« Tu ne nous respectes pas ! » Ce 22 février, Manuel Valls a entamé son déplacement en Nouvelle-Calédonie sous les huées de plusieurs centaines de militants loyalistes. Quelques heures avant, devant le Sénat coutumier, le ministre des Outre-mer avait insisté sur « le respect vis-à-vis du peuple kanak et du peuple premier » dans les négociations. Une expression qui a mis le feu aux poudres, auprès de la frange la plus radicale des non-indépendantistes. « Tu ne nous respectes pas ! Moi, on ne me traite pas de peuple second », a fustigé le député loyaliste Nicolas Metzdorf.
Deux jours plus tard, ce lundi 24 février, sa visite se poursuit sous de meilleurs auspices. Au Congrès de Nouméa, l’assemblée délibérante de l’archipel, Manuel Valls a présenté le cadre des négociations qu’il souhaite amorcer avec toutes les forces politiques en présence. Un cadre validé par tous les partis, y compris les indépendantistes du FLNKS, après des consultations ce 25 février. « Tous les partis politiques seront autour de la table, c’est la première fois en deux ans que cela arrive », souligne Georges Naturel, sénateur Les Républicains de la Nouvelle-Calédonie.
Retour du débat sur le dégel du corps électoral, dans le cadre d’un « accord global » et sans « date butoir »
Ces négociations, qui doivent débuter ce mercredi et se prolonger jeudi, doivent ainsi porter sur trois points, fixés par Manuel Valls. D’abord, les participants devront échanger au sujet du « lien de la Nouvelle-Calédonie avec la France ». « Tous les participants autour de la table devront préciser comment ils entendent l’autonomie qui doit être accordée à la Nouvelle-Calédonie », explique Georges Naturel.
Sur ce point, le ministre des Outre-mer ne semble pas vouloir revenir sur l’indépendance de l’archipel, rejetée à trois reprises par référendum. « Les Calédoniens ont voté », a souligné Manuel Valls lors d’un entretien avec Nouvelle-Calédonie La 1ère, affirmant que les trois votes « ont donné des résultats clairs quant à l’attachement à la France ».
Dans ce cadre, l’épineuse question du corps électoral devrait aussi être abordée. Le sujet avait déclenché les émeutes en mai dernier, avec l’adoption d’un projet de loi constitutionnelle visant à élargir le droit de vote aux résidents de l’archipel depuis moins de dix ans. Suspendu par la dissolution, puis abandonné par Michel Barnier en octobre, le sujet revient donc sur la table avec en ligne de mire les élections provinciales prévues d’ici la fin de l’année. « Un compromis est indispensable, mais il fera partie d’un accord global », a estimé Manuel Valls, ajoutant qu’il ne souhaite pas imposer « de date butoir » sur ce volet des négociations.

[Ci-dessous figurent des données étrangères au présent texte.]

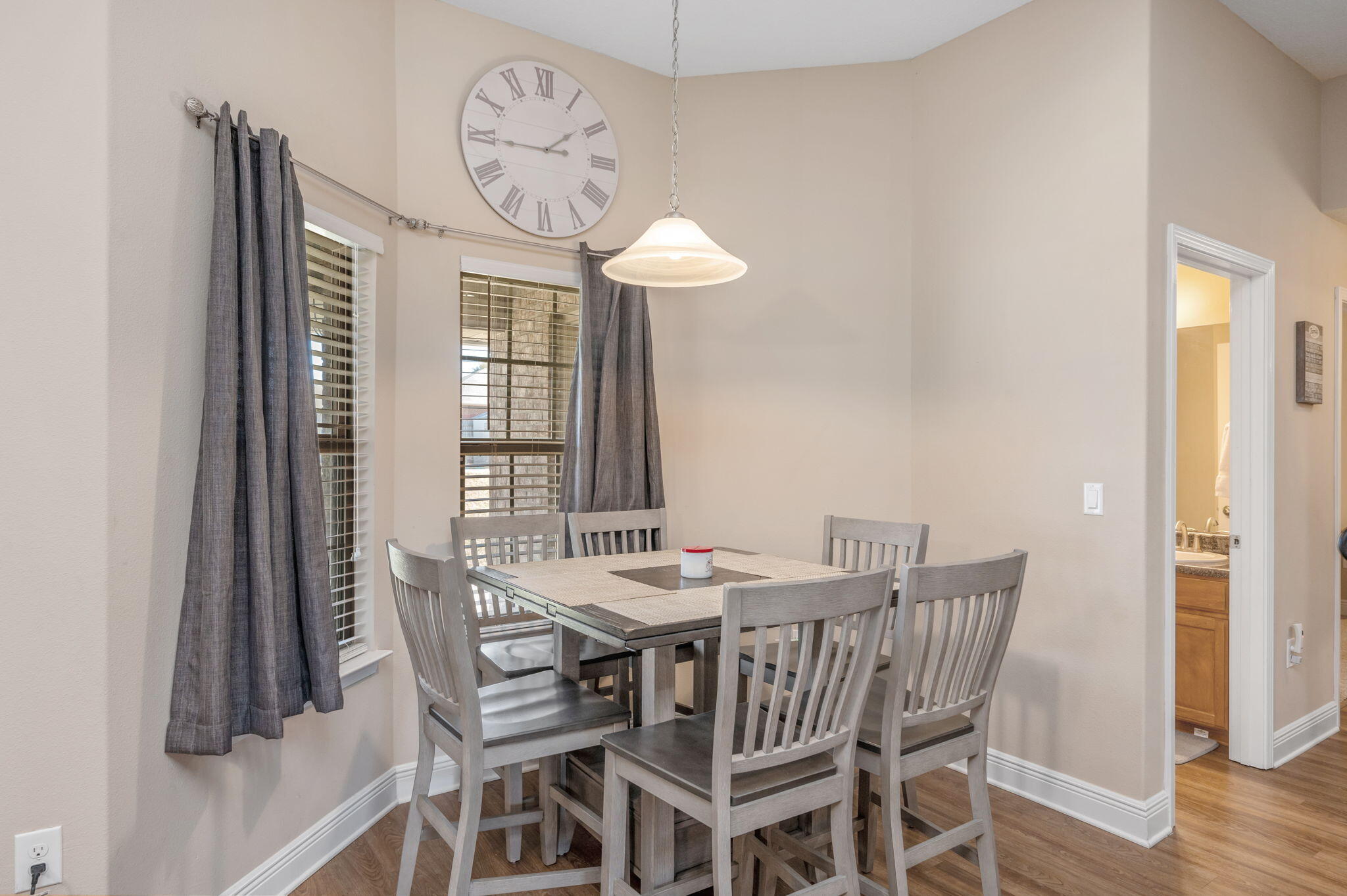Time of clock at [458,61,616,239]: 1:44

Une méthode qui contraste avec celle de Gérald Darmanin, chargé du dossier comme ministre de l’Intérieur jusqu’en septembre dernier, qui avait souhaité traiter le sujet dans un texte à part entière et dans un calendrier restreint.

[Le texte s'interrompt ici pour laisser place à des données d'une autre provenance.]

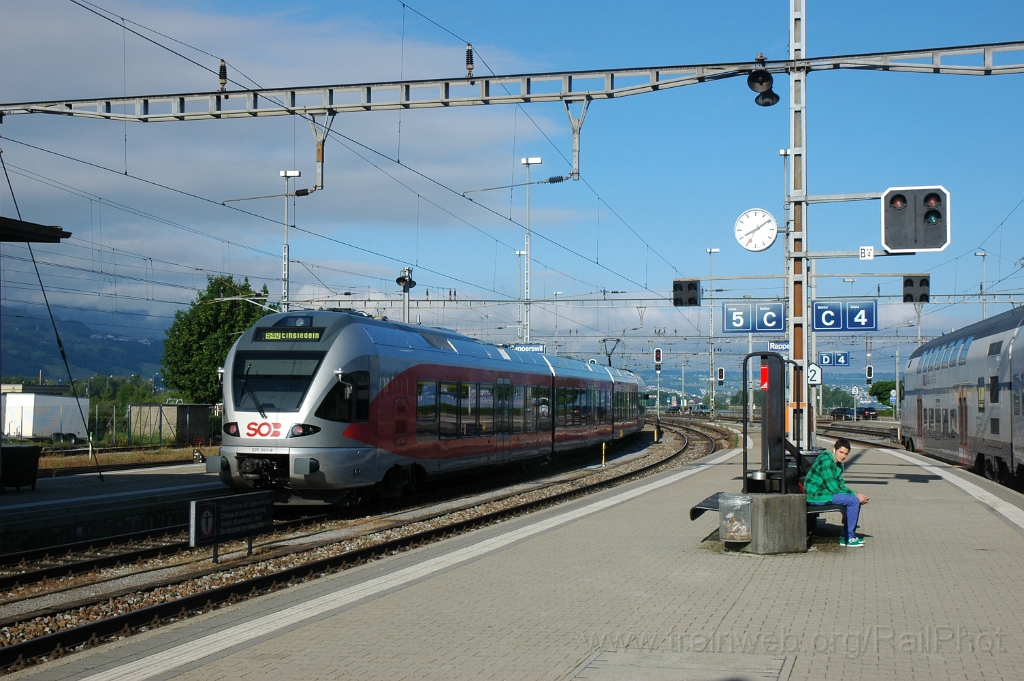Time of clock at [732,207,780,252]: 8:09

« Cela pourrait être compliqué de tomber d’accord dans le temps imparti »
Dans le cadre de ces négociations, le ministre des Outre-mer souhaite également échanger avec les partis politiques sur la question plus large de la citoyenneté. « C’est une question primordiale : Quel projet de société voulons-nous construire ? Sur ce sujet, Manuel Valls a précisé vouloir mettre l’accent sur la jeunesse, qui manque de perspectives aujourd’hui », explique Georges Naturel.
Un programme conséquent, qui devra être abordé en deux jours seulement. « Nous prendrons le temps nécessaire, mais le temps presse », a alerté Manuel Valls, auprès de Nouvelle-Calédonie La 1ère. « Cela pourrait être compliqué de tomber d’accord dans le temps imparti », juge de son côté Georges Naturel, indiquant que le ministre s’est dit prêt à prolonger son voyage de quelques jours. « En tout cas, je suis convaincu que les discussions se poursuivront », ajoute-t-il.
Au-delà des négociations avec le Congrès prévues ces prochains jours, le programme de la visite de Manuel Valls comprend aussi un important volet économique. « Il faut un accord politique, mais aussi une relance de l’économie qui est aujourd’hui exsangue », martèle Georges Naturel. Dans un archipel encore marqué par les émeutes, le ministre a annoncé le déploiement de plusieurs aides, déjà votées dans le budget 2025. La moitié de l’emprunt d’un milliard d’euros garanti par l’Etat sera débloquée d’ici à la fin du mois de mars, 200 millions d’euros vont également être versés pour la reconstruction des équipements publics détruits.